By 1947, when travel by rail reached a zenith, the fame of the Holly Tree dressed in holiday glory as the Travelers’ Christmas Tree, had spread coast to coast and it became one of the most famous Christmas trees in America, lighted and decorated annually by the B&O Railroad workers. Passengers on the B&O’s New York to Washington run looked for the tree, vied for window seats, and thousands of motorists made a pilgrimage to the site from US Route 40, a couple miles east.

During the week prior to Christmas, every single passenger train on the route slowed as they passed the Travelers’ Christmas Tree, to give all those aboard a better look. Those traveling at night would know when they were approaching the spectacle as the coach lights were all dimmed to make the scene even more magical. Conductors, dining car staff, ticket sellers and other employees on the B&O wore red-berry springs plucked from the tree in honor of the Holly Tree, while numerous posters and dining car menu cards informed the traveling public about the festive touch on uniforms.

It’s somewhat challenging to fathom in the day and age when many daily trains rolled on through, that the president of the B&O Railroad made a special trip to Cecil County to throw the switch in a very formal ceremony to light the tree.
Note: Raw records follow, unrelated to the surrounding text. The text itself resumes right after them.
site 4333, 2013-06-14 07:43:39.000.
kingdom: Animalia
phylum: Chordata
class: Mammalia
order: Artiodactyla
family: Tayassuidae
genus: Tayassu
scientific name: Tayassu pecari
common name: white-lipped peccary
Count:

The nationally renowned B&O Glee Club and Women’s Music Club performed, sometimes as many as 200 singers gathering around, with Handel’s Messiah and the Hallelujah Chorus ringing out through the natural glen formed in that section of the county.   Not only did thousands attend the lighting ceremonies arriving by special trains, automobiles and even on foot, but tens of thousands more listened in by live radio broadcasts or witnessed it later courtesy TV newsreel showings at theaters and on news broadcasts.